Nuclear DNA diversity in worldwide distributed human populations

Ewa Ziȩtkiewicz, University of Montreal
Vania Yotova, University of Montreal
Michal Jarnik, University of Montreal
Maria Korab-Laskowska, University of Montreal
Kenneth K. Kidd, Yale School of Medicine
David Modiano, Università degli Studi di Roma La Sapienza
Rosaria Scozzari, Università degli Studi di Roma La Sapienza
Mark Stoneking, Pennsylvania State University
Sarah Tishkoff, Yale School of Medicine
Mark Batzer, University Medical Center New Orleans
Damian Labuda, University of Montreal


Nucleotide variation was examined in an 8 kb intronic DNA bordering exon 44 of the human dystrophin gene on Xp21. Thirty-six polymorphisms (substitutions, small insertions/deletions and one (T)(n) microsatellite) were found using SSCP/heteroduplex analysis of DNA samples from mixed Europeans, Papua New Guineans as well as from six African, three Asian and two Amerindian populations. In this way the European bias in the nuclear polymorphism ascertainment has been avoided.
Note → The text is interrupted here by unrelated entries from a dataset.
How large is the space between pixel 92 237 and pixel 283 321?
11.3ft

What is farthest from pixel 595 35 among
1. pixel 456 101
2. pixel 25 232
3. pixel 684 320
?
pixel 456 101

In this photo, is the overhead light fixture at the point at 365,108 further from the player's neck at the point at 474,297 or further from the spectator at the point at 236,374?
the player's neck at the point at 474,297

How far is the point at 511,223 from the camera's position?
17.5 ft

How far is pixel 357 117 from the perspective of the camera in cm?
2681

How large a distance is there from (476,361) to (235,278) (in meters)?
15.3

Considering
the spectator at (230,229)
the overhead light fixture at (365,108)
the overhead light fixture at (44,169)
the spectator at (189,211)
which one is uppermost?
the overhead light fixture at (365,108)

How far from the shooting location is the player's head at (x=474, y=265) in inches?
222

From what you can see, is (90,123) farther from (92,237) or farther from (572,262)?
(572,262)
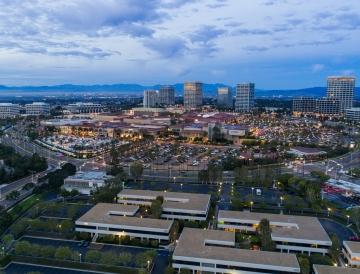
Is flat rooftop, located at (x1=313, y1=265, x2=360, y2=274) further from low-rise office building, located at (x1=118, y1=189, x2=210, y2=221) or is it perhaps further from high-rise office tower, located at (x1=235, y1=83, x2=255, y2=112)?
high-rise office tower, located at (x1=235, y1=83, x2=255, y2=112)

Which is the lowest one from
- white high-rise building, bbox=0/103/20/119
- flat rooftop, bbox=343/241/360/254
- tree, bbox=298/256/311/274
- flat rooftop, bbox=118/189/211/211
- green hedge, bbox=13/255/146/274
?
green hedge, bbox=13/255/146/274

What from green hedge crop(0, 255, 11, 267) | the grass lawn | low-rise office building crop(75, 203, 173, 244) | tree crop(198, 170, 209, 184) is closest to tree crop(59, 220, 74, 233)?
low-rise office building crop(75, 203, 173, 244)

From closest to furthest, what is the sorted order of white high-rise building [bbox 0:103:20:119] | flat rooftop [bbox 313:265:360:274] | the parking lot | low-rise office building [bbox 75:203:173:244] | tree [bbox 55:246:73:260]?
flat rooftop [bbox 313:265:360:274], tree [bbox 55:246:73:260], the parking lot, low-rise office building [bbox 75:203:173:244], white high-rise building [bbox 0:103:20:119]

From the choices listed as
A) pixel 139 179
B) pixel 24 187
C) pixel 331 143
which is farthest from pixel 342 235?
pixel 331 143

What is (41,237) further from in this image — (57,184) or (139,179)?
(139,179)

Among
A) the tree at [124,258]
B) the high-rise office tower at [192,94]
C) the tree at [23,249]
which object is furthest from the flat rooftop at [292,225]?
the high-rise office tower at [192,94]

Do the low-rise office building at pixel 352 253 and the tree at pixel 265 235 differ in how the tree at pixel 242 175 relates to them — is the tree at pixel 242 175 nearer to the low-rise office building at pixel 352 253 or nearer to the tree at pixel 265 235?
the tree at pixel 265 235
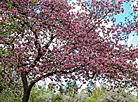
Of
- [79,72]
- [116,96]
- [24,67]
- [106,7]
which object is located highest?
[106,7]

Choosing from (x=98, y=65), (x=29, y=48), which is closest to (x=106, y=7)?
(x=98, y=65)

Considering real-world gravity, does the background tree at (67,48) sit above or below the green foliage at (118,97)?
above

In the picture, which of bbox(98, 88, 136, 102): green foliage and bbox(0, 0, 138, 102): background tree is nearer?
bbox(0, 0, 138, 102): background tree

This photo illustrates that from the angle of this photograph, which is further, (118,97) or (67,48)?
(118,97)

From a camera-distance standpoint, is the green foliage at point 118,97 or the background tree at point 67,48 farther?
the green foliage at point 118,97

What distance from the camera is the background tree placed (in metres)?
8.98

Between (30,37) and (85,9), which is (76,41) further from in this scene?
(85,9)

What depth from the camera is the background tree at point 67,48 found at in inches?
354

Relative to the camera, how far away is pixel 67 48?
32.2 ft

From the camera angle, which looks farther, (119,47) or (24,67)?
(119,47)

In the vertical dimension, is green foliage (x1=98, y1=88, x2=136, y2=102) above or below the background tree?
below

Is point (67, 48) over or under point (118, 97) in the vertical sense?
over

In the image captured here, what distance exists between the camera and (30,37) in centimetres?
1046

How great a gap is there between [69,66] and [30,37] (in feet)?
12.1
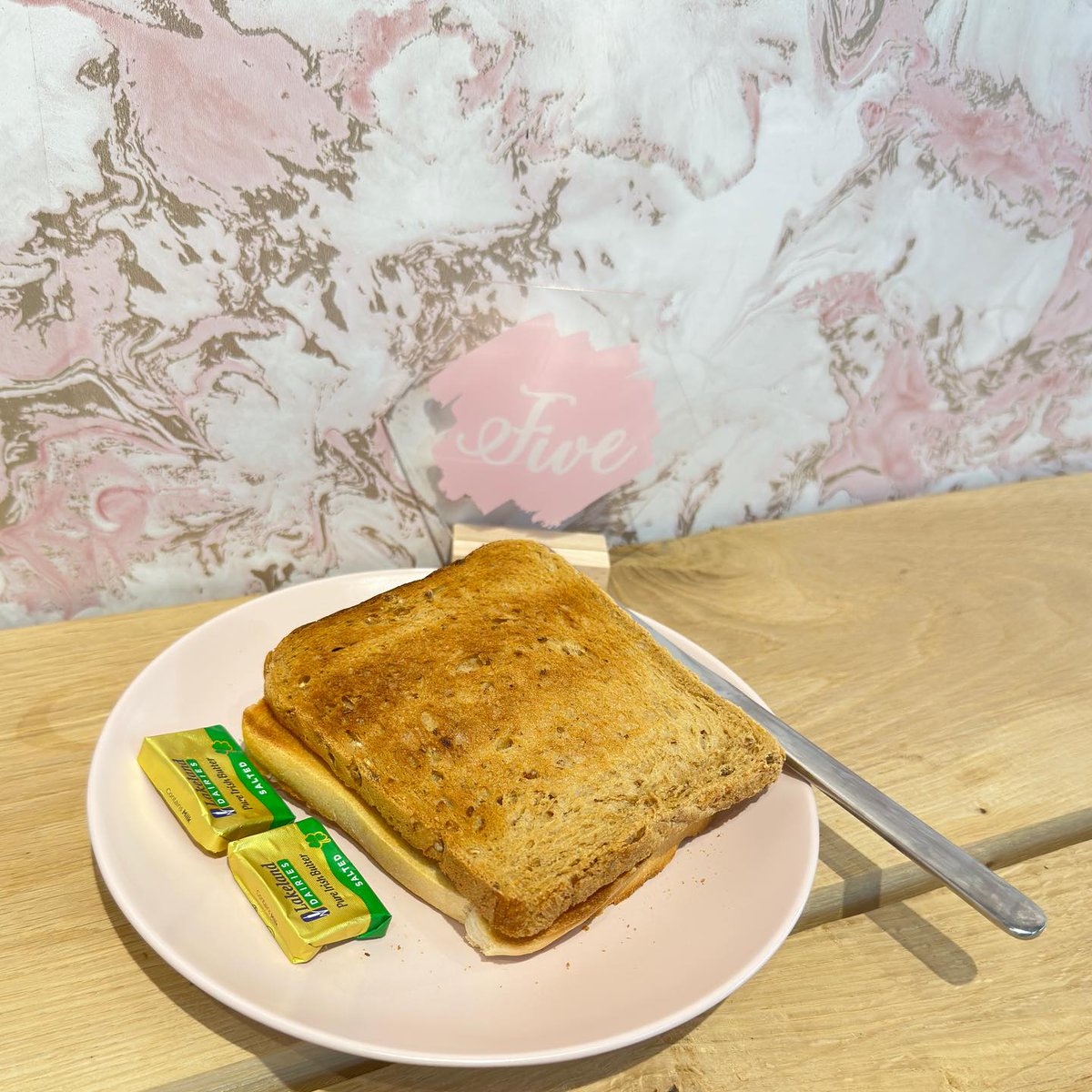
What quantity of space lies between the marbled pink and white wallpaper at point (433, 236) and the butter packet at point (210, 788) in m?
0.29

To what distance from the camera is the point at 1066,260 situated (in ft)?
4.09

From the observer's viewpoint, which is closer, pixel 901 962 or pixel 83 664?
pixel 901 962

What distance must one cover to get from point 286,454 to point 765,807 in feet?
1.82

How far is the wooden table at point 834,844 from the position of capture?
1.98 ft

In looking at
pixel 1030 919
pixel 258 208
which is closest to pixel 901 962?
pixel 1030 919

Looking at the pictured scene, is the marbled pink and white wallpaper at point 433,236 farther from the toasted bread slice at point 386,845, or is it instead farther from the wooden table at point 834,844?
the toasted bread slice at point 386,845

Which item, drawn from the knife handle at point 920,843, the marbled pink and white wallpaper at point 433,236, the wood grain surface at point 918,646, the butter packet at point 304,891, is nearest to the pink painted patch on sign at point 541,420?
the marbled pink and white wallpaper at point 433,236

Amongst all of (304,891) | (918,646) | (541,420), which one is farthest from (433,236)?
(918,646)

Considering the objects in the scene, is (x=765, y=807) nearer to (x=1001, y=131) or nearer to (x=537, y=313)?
(x=537, y=313)

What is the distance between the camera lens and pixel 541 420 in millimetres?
983

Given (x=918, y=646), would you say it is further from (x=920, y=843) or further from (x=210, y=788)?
(x=210, y=788)

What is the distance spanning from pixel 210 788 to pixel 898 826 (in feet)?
1.71

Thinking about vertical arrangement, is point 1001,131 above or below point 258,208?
above

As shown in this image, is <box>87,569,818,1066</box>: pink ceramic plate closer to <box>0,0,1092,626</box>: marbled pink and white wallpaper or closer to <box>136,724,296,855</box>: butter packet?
<box>136,724,296,855</box>: butter packet
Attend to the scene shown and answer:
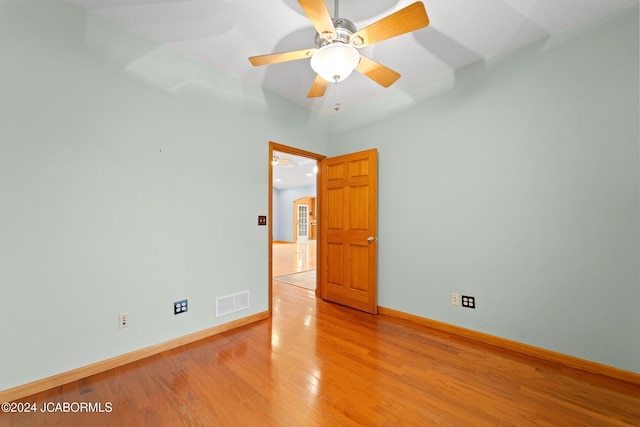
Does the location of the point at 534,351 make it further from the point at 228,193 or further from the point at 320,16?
the point at 228,193

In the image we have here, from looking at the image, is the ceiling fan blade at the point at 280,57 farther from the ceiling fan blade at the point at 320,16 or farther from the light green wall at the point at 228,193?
the light green wall at the point at 228,193

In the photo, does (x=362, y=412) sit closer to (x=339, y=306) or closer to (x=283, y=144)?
(x=339, y=306)

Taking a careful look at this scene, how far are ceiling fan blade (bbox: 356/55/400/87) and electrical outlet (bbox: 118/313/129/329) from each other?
268 cm

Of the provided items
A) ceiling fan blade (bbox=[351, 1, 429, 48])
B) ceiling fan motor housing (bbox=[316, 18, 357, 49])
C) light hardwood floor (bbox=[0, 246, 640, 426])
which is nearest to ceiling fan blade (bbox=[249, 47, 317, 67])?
ceiling fan motor housing (bbox=[316, 18, 357, 49])

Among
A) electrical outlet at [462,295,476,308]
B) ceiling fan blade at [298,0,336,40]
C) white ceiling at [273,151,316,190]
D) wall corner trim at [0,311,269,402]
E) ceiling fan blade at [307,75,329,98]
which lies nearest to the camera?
ceiling fan blade at [298,0,336,40]

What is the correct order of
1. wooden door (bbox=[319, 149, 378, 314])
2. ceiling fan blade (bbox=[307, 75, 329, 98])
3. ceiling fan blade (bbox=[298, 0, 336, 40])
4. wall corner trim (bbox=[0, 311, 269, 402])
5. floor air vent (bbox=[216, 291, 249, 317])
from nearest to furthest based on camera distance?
ceiling fan blade (bbox=[298, 0, 336, 40]) < wall corner trim (bbox=[0, 311, 269, 402]) < ceiling fan blade (bbox=[307, 75, 329, 98]) < floor air vent (bbox=[216, 291, 249, 317]) < wooden door (bbox=[319, 149, 378, 314])

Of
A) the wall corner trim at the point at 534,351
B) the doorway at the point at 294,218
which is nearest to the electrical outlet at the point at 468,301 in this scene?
the wall corner trim at the point at 534,351

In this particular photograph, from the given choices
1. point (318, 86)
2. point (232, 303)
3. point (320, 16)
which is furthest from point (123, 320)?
point (320, 16)

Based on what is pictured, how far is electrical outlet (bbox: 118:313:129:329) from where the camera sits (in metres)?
2.05

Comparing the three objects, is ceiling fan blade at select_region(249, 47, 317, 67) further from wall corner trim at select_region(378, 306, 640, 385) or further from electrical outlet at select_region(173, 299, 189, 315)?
wall corner trim at select_region(378, 306, 640, 385)

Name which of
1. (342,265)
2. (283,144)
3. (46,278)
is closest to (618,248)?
(342,265)

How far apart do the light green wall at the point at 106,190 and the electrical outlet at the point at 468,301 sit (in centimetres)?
232

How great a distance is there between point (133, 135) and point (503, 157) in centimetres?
331

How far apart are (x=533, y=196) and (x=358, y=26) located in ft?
6.85
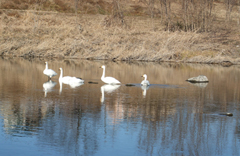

In a maximum likelihood tree constructed from the frequency data, Africans clustered separately from the non-African populations. Fifteen polymorphisms were shared among most of the populations compared, whereas 13 sites were found to be endemic to Africans and four to non-Africans. The common sites contributed most to the average heterozygosity (H(n) = 0.101% ± 0.023), whereas the endemic ones, being rare, had little effect on this estimate. The F(ST) values were lower for Africans (0.072) than for non-Africans (0.158), suggesting a higher level of gene exchange within Africa, corroborating the observation of a greater number of segregating sites on this continent than elsewhere. The data suggest a recent common origin of the African and non-African populations, where a greater geographical isolation of the latter resulted in a smaller number of newly acquired polymorphisms.